From: Vicente J. Botet Escriba (vicente.botet_at_[hidden])
Date: 2013-01-04 04:46:58
Le 04/01/13 08:51, Marcus Tomlinson a écrit :
>>> * You use a bus of input/output untyped signals. Why the signals are not
>>> typed?
> 1. Flexibility - inputs and outputs can dynamically accept changing signal types. E.g. Varying sample size in an audio stream.
I don't know why this couldn't be modeled with a vector signal
containing the samples. Maybe you have other examples needing untyped
iunterfaces.
>
> 2. Less coding, more expandability - the component designer need not specify the types required at each input / output when configuring IO, only how many. Consider the situation where you would like to update a component to accept int instead of bool for one of its inputs. This would (in your implementation) require you to edit multiple sections of code. With DSPatch, you need only edit / add to the process method.
Well, my example is just a draft that can be polished. In particular the
library could provide a macro that generates all this stuff from a free
function.
bool And(bool a, bool b) { return a && b);
DSP_GENERATE_COMPONENT(And, DspAnd);
>
> 3. Allow for generic virtual base process method (explained below).
>
>>> * Why do you need that the process function be virtual?
> This is due to the way the circuit works in DSPatch. When a component is required to process, the circuit needs a way of triggering it without having to know anything about the specifics (input / output count, types etc.) of that particular component. A generic inherited virtual method guarantees this kind of catch-all interface.
Ok I think I understand the need.
>
>>> // 1. Derive component class from DspComponent
>>> // ===========================================
>>> class DspAnd : public DspComponent<DspAnd, InPort<bool>,InPort<bool>,
>>> OutPort<bool>>
>>> {
>>> typedef DspComponent<DspAnd, InPort<bool>,InPort<bool>, OutPort<bool>>
>>> base_type;
>>> public:
>>> // 2. Configure component IO buses
>>> // ===============================
>>> DspAnd(DspComponentBase& parent, Signal<bool>& x, Signal<bool>& y,
>>> Signal<bool>& o)
>>> : base_type(parent, x, y, o)

• Short exercise:
Give each numbered reason the DSPatch message above offers for making the input/output signals untyped, using its short heading.

• Recorded data:
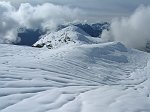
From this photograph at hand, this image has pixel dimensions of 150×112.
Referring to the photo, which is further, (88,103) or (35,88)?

• Result of this exercise:
1. Flexibility
2. Less coding, more expandability
3. Allow for generic virtual base process method